Mehta will work in the NHLBI's Cardiovascular-Pulmonary Branch. His research focuses on how inflammation influences metabolic activity, insulin resistance, lipid function and atherosclerosis. He also has expertise in nuclear cardiology and uses novel imaging techniques to understand the development of atherosclerotic plaques and vascular inflammation.
"The NIH is excited to welcome Dr. Mehta onto our campus as the first recipient of this historic intramural-extramural partnership with the Lasker Foundation," said NIH Director Francis Collins, MD, PhD. "Dr. Mehta is an exceptional early-career scientist who will be a tremendous addition to the NIH Intramural Research Program."
As a new Lasker Clinical Research Scholar, Mehta will be able to conduct independent research at NIH for five to seven years. The program will provide him access to the NIH Clinical Center in Bethesda, MD, the nation's largest hospital devoted entirely to clinical research. Afterwards, Mehta and subsequent Scholars will have the opportunity to remain at the NIH as tenured investigators or move on to an extramural research institution, where they can receive up to five years of additional NIH financial support.
"Dr. Mehta is a superbly trained physician-scientist with the demonstrated ability to bridge the translational divide between basic research and medical discovery," said Michael S. Parmacek, MD, chief, Division of Cardiovascular Medicine at the Perelman School of Medicine at the University of Pennsylvania and director, Penn Medicine Cardiovascular Institute. "He is an outstanding choice as the first NIH-Lasker Scholar possessing the creativity, drive and other intangibles I've seen in others who have gone on to make transformational discoveries."
The Lasker Clinical Research Scholar program honors the contributions of Mary and Albert Lasker to the NIH and to the overall biomedical community. For more information on the program, please see the NIH-Lasker Foundation press release.

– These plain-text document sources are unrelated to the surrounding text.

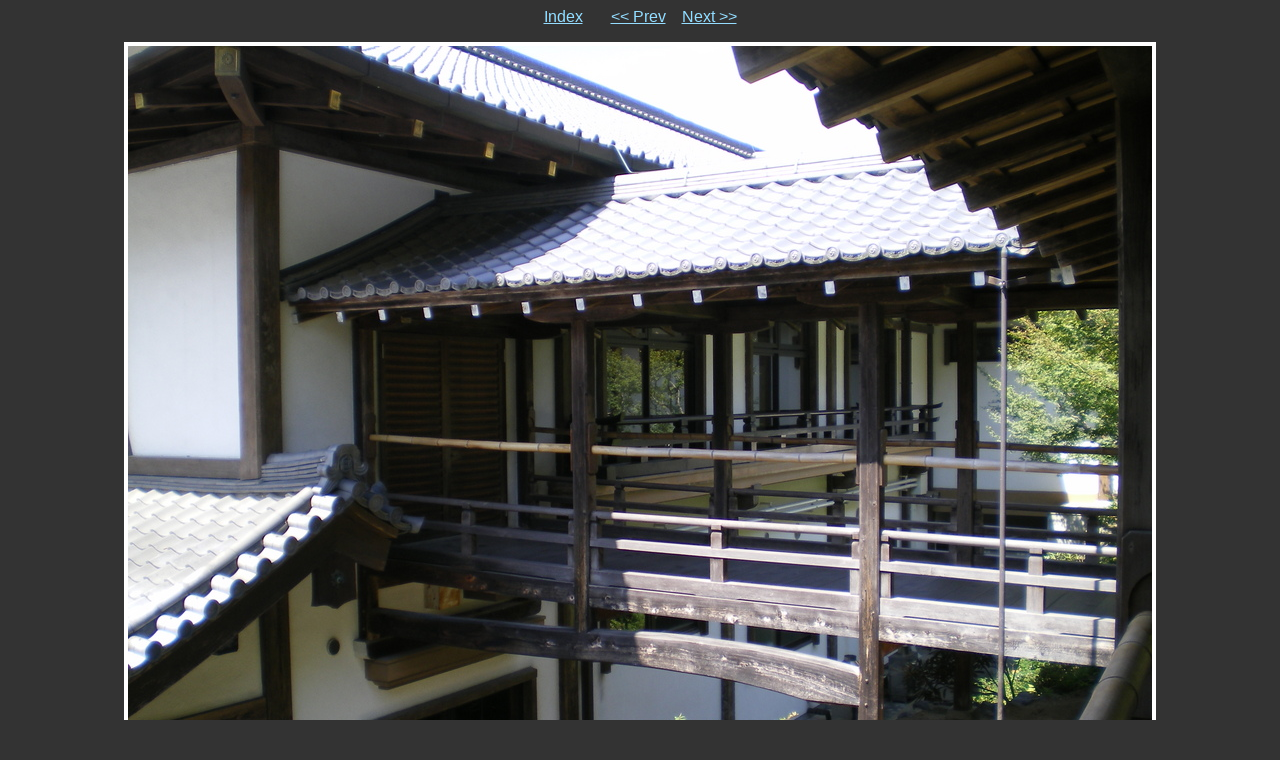

--- FILE ---
content_type: text/html
request_url: https://art.mahajana.net/galerie/japonia2006lsz/53.html
body_size: 796
content:
<!DOCTYPE HTML PUBLIC "-//W3C//DTD HTML 4.01 Transitional//EN">

<HTML>
  <HEAD>
    <META http-equiv="Content-Type" content="text/html; charset=ISO-8859-1">
    <META name="generator" content="igal 1.4 freshmeat.net/projects/igal">
    <TITLE>Nanzenji5</TITLE>
    <LINK rel="stylesheet" type="text/css" href="igal.css">
    <LINK rel="contents" href="index.html">
    <LINK rel="next" href="54.html" title="Nanzenji6">
    <LINK rel="previous" href="52.html" title="Nanzenji4">
    <SCRIPT type="text/javascript" language="javascript" defer>
       <!--
       if (document.images)    {
          Image1          = new Image();
          Image1.src      = "Nanzenji6.JPG";
       }       //-->   
    </SCRIPT>
  </HEAD>

  <BODY>
    <!-- Please note that the comments in ALL CAPS are the places where igal
         inserts the appropriate file names.  You may move them around (or
         remove them) to customize your slides at will.  To see how this
         works just compare the template file with a generated slide. -->

    <P class="center">
      <A href="index.html">Index</A> &nbsp; &nbsp; &nbsp;
      <A href="52.html" title="Nanzenji4">&lt;&lt; Prev</A>&nbsp; &nbsp;
      <A href="54.html" title="Nanzenji6">Next &gt;&gt;</A>
    </P>

    <DIV class="center">
      <TABLE bgcolor="#ffffff" cellspacing=0 cellpadding=4>
        <TR>
          <TD class="slide">
            <IMG src="Nanzenji5.JPG" width=1024 height=768 alt="Nanzenji5" border=0>
          </TD>
        </TR>
      </TABLE>

      <P class="center">Nanzenji5&nbsp;&nbsp;&nbsp;(53/117)</P>
    </DIV>

    <P class="center">
      <A href="index.html">Index</A> &nbsp; &nbsp; &nbsp;
      <A href="52.html" title="Nanzenji4">&lt;&lt; Prev</A>&nbsp; &nbsp;
      <A href="54.html" title="Nanzenji6">Next &gt;&gt;</A>
    </P>

  </BODY>
</HTML>
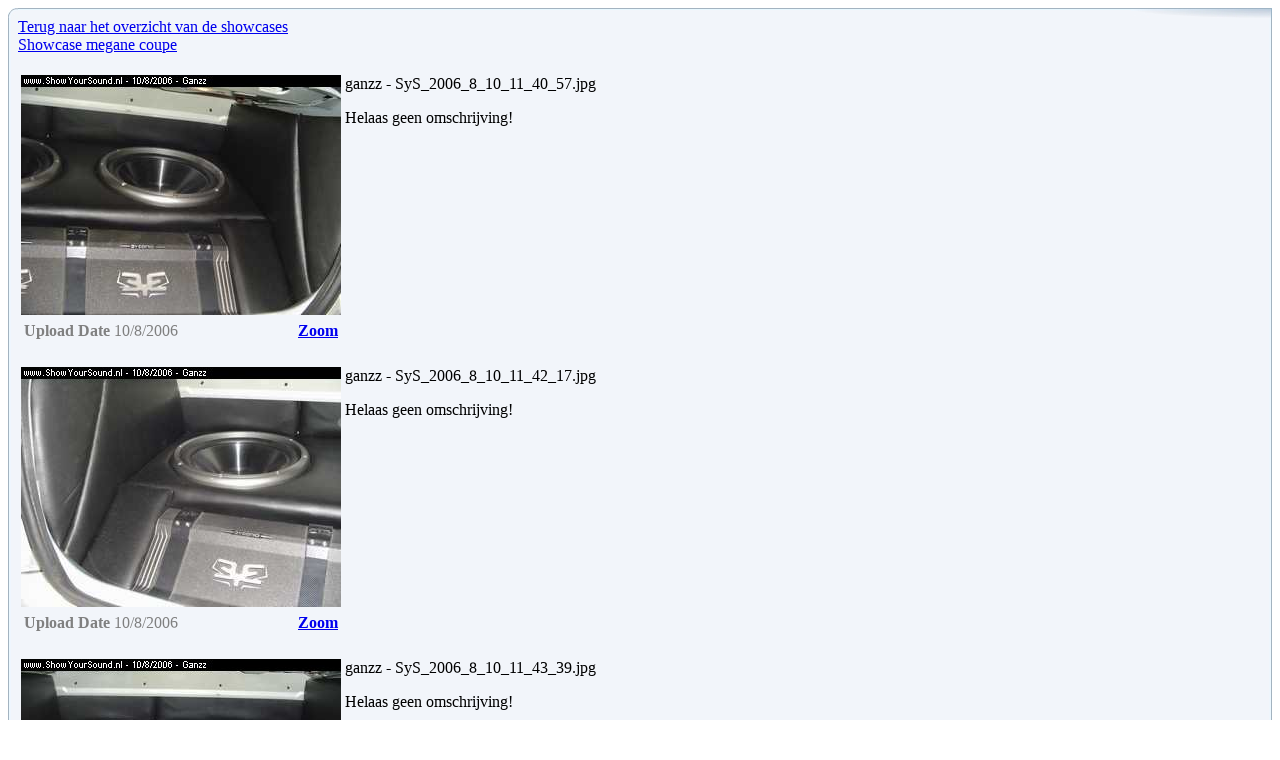

--- FILE ---
content_type: text/html
request_url: https://showcase.showyoursound.nl/showcase_raw.asp?showcase=2115
body_size: 1453
content:

<html>
<head>
<title>ShowYourSound.nl - megane coupe - ganzz</title>
<meta http-equiv="Content-Type" content="text/html; charset=iso-8859-1">
<meta name="robots" content="index,follow">
<meta http-equiv="Content-Language" content="nl">
<meta name="description" content="ShowYourSound.nl - megane coupe - Renault, megane coupe, , megane coupe, ganzz">
<meta name="keywords" content="ShowYourSound.nl, Showcase, Renault, megane coupe, , megane coupe, ganzz">

<script async src="https://www.googletagmanager.com/gtag/js?id=UA-88837-1"></script>
<script>
  window.dataLayer = window.dataLayer || [];
  function gtag(){dataLayer.push(arguments);}
  gtag('js', new Date());

  gtag('config', 'UA-88837-1');
</script>
</head>
<body>

<!--
<script src="http://www.google-analytics.com/urchin.js" type="text/javascript">
</script>
<script type="text/javascript">
_uacct = "UA-88837-1";
_udn="showyoursound.nl"; 
urchinTracker();
</script>
-->




<table cellSpacing="0" cellPadding="0" width="100%" bgColor="#ffffff" border="0">
    <tbody>
        <tr vAlign="top" align="left">
          <td width="10" height="10"><img height="10" src="/images2/t_tl.jpg" width="10"></td>
          <td align="right" background="/images2/t_tm.jpg" colSpan="2"><img height="10" src="/images2/t_tr.jpg" width="141"></td>
        </tr>
        <tr vAlign="top" align="left">
          <td background="/images2/t_ml.jpg"><img height="1" src="/images2/t_ml.jpg" width="10"></td>
          <td vAlign="top" align="left" width="100%" background="/images2/t_bg.jpg">
            
            <table cellSpacing="0" cellPadding="0" width="100%" border="0">
				<tbody>
				
				

	<tr>
			<td>
<A HREF="https://showcase.showyoursound.nl/">Terug naar het overzicht van de showcases</a><br><A HREF="https://www.showyoursound.nl/Public/ShowCase/Showcase.asp?id=2115">Showcase megane coupe</a><br><br>
			
			
			<table>
				<tr>
						<td><A Class="BlackLink" HREF="https://image.showyoursound.nl/ganzz/SyS_2006_8_10_11_40_57.jpg"><img SRC="https://image.showyoursound.nl/ganzz/SyS_Thumb_SyS_2006_8_10_11_40_57.jpg" border=0  title="showyoursound.nl - megane coupe - ganzz - SyS_2006_8_10_11_40_57.jpg - Helaas geen omschrijving!" alt="showyoursound.nl - megane coupe - ganzz - SyS_2006_8_10_11_40_57.jpg - Helaas geen omschrijving!"></a></td>
						<td class="SubTitleV2" align=left width=320px valign=top>ganzz - SyS_2006_8_10_11_40_57.jpg<br><p>Helaas geen omschrijving!</p></td>
				</tr>
				<tr>
					<td>
						<table width=100% align=center>
							<tr>
								<td class="SubTitleV2" align=left><Font color=Gray><b>Upload Date</b> 10/8/2006</font></td>
								<td class="SubTitleV2" align=right><Font Color=White><B><A Class="BlackLink" HREF="https://image.showyoursound.nl/ganzz/SyS_2006_8_10_11_40_57.jpg" title="showyoursound.nl - megane coupe - ganzz - SyS_2006_8_10_11_40_57.jpg - Helaas geen omschrijving!">Zoom</A></B></font></td>
							</tr>  
						</table>
						
					</td>
				</tr>
							
				
			</table>
			<br>
			
			
			
			<table>
				<tr>
						<td><A Class="BlackLink" HREF="https://image.showyoursound.nl/ganzz/SyS_2006_8_10_11_42_17.jpg"><img SRC="https://image.showyoursound.nl/ganzz/SyS_Thumb_SyS_2006_8_10_11_42_17.jpg" border=0  title="showyoursound.nl - megane coupe - ganzz - SyS_2006_8_10_11_42_17.jpg - Helaas geen omschrijving!" alt="showyoursound.nl - megane coupe - ganzz - SyS_2006_8_10_11_42_17.jpg - Helaas geen omschrijving!"></a></td>
						<td class="SubTitleV2" align=left width=320px valign=top>ganzz - SyS_2006_8_10_11_42_17.jpg<br><p>Helaas geen omschrijving!</p></td>
				</tr>
				<tr>
					<td>
						<table width=100% align=center>
							<tr>
								<td class="SubTitleV2" align=left><Font color=Gray><b>Upload Date</b> 10/8/2006</font></td>
								<td class="SubTitleV2" align=right><Font Color=White><B><A Class="BlackLink" HREF="https://image.showyoursound.nl/ganzz/SyS_2006_8_10_11_42_17.jpg" title="showyoursound.nl - megane coupe - ganzz - SyS_2006_8_10_11_42_17.jpg - Helaas geen omschrijving!">Zoom</A></B></font></td>
							</tr>  
						</table>
						
					</td>
				</tr>
							
				
			</table>
			<br>
			
			
			
			<table>
				<tr>
						<td><A Class="BlackLink" HREF="https://image.showyoursound.nl/ganzz/SyS_2006_8_10_11_43_39.jpg"><img SRC="https://image.showyoursound.nl/ganzz/SyS_Thumb_SyS_2006_8_10_11_43_39.jpg" border=0  title="showyoursound.nl - megane coupe - ganzz - SyS_2006_8_10_11_43_39.jpg - Helaas geen omschrijving!" alt="showyoursound.nl - megane coupe - ganzz - SyS_2006_8_10_11_43_39.jpg - Helaas geen omschrijving!"></a></td>
						<td class="SubTitleV2" align=left width=320px valign=top>ganzz - SyS_2006_8_10_11_43_39.jpg<br><p>Helaas geen omschrijving!</p></td>
				</tr>
				<tr>
					<td>
						<table width=100% align=center>
							<tr>
								<td class="SubTitleV2" align=left><Font color=Gray><b>Upload Date</b> 10/8/2006</font></td>
								<td class="SubTitleV2" align=right><Font Color=White><B><A Class="BlackLink" HREF="https://image.showyoursound.nl/ganzz/SyS_2006_8_10_11_43_39.jpg" title="showyoursound.nl - megane coupe - ganzz - SyS_2006_8_10_11_43_39.jpg - Helaas geen omschrijving!">Zoom</A></B></font></td>
							</tr>  
						</table>
						
					</td>
				</tr>
							
				
			</table>
			<br>
			
			</td>
		</tr>

					
						
				</tbody>
			</table>
		</td>
          <td background="/images2/t_mr.jpg" height="1"><img height="1" src="/images2/t_mr.jpg" width="10"></td>
        </tr>
        
        <tr vAlign="top" align="left">
          <td width="10" height="10"><img height="10" src="/images2/t_bl.jpg" width="10"></td>
          <td vAlign="bottom" align="right" background="/images2/t_bm.jpg" colSpan="2"><img height="10" src="/images2/t_br.jpg" width="10"></td>
          
        </tr>
      </tbody>
      
      </table>
  


</body>
</html>



Penn Medicine is one of the world's leading academic medical centers, dedicated to the related missions of medical education, biomedical research, and excellence in patient care. Penn Medicine consists of the Raymond and Ruth Perelman School of Medicine at the University of Pennsylvania (founded in 1765 as the nation's first medical school) and the University of Pennsylvania Health System, which together form a $5.3 billion enterprise.
The Perelman School of Medicine has been ranked among the top five medical schools in the United States for the past 18 years, according to U.S. News & World Report's survey of research-oriented medical schools. The School is consistently among the nation's top recipients of funding from the National Institutes of Health, with $373 million awarded in the 2015 fiscal year.
The University of Pennsylvania Health System's patient care facilities include: The Hospital of the University of Pennsylvania and Penn Presbyterian Medical Center -- which are recognized as one of the nation's top "Honor Roll" hospitals by U.S. News & World Report -- Chester County Hospital; Lancaster General Health; Penn Wissahickon Hospice; and Pennsylvania Hospital -- the nation's first hospital, founded in 1751. Additional affiliated inpatient care facilities and services throughout the Philadelphia region include Chestnut Hill Hospital and Good Shepherd Penn Partners, a partnership between Good Shepherd Rehabilitation Network and Penn Medicine.
Penn Medicine is committed to improving lives and health through a variety of community-based programs and activities. In fiscal year 2015, Penn Medicine provided $253.3 million to benefit our community.